A _certain someone_ built me a SS with internal routing. It wasn't for style points, it was because where I ride I shoulder my bike constantly. The internal routing feels niiiiiiice on the hands/shoulder during creek crossings.

That said, The toptube was chosen based on the internal routing decision. Plus there is a brass tube that runs through the toptube to keep the hose from rattling. Total weight gained: something like 100+ grams. Not a race bike option.

~E


----------



## AndrewTO (Mar 30, 2005)

WALT?!??!?!? Hang on a sec before you toss this one, please?!??!?! ..... brb


----------



## AndrewTO (Mar 30, 2005)

(stretches arms and legs for winter exercise)



DeeEight said:


> Ten years, hell I somehow doubt that Corratec will last 5 years...


AAaawwwww, Dee, now now, you should be more respectful of that bike's life expectancy. I'm sure it'll last FAR longer than the 5 or 10 years that you (and Walt - shame shame!) give it.

Afterall, it's a pretty-pretty bike. It'll see the road more than it does dirt and even then the dirt will be flat and hardpacked.



MOUTHPIECE said:


> But then again... I guess you're just to chicken-shitted, all of you, to keep this thread open.
> 
> They say arguing on the internet is like running in the special olympics... Whether you win or lose, you're still retarded...
> But boy, I'd love to be the one to take the discussion to your faces.
> ...


Yeah, okay, blahblahblah.

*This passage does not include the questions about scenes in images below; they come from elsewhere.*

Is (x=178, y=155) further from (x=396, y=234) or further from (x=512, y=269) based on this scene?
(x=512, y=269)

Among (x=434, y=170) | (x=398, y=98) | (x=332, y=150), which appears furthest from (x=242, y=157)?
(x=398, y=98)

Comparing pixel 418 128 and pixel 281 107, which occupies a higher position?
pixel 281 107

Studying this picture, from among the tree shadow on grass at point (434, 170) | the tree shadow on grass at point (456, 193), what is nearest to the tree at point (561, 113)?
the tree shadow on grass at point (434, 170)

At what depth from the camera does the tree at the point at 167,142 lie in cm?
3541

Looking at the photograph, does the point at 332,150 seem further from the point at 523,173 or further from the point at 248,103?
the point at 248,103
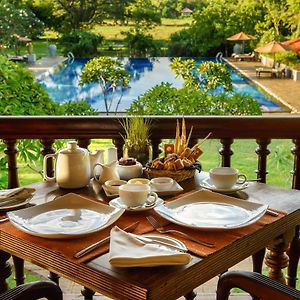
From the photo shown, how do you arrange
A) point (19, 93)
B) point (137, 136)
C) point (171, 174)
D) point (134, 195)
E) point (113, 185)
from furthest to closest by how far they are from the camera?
point (19, 93) → point (137, 136) → point (171, 174) → point (113, 185) → point (134, 195)

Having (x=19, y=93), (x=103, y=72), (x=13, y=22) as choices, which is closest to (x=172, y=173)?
(x=19, y=93)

Whatever you say tough guy, Mr. "i'll say it all because i'm SOOOOOOO tough behind this keyboard and i'll even call you out on it because i'll never get confronted personally". Goof. Your lack of tolerance (and humor and comfort with yourself, for that matter) proves your lack of education as does your foul word spewing fingers prove your lack of manliness.

Maybe if you were RIDING YOUR PRETTY-PRETTY BIKE INSTEAD OF STARING AT IT and "having a moment" with it you'd probably garnish a little more respect.

You asked, you were answered, now sit your butt back on your pretty-pretty little white saddle and get lost in the woods.

Have a nice ride.

AndrewTO

p.s. - thank you, Walt, for waiting. Not sure if you're gonna toss this one or not, but at least send it to TRB instead of deleting it, eh?!?!?! 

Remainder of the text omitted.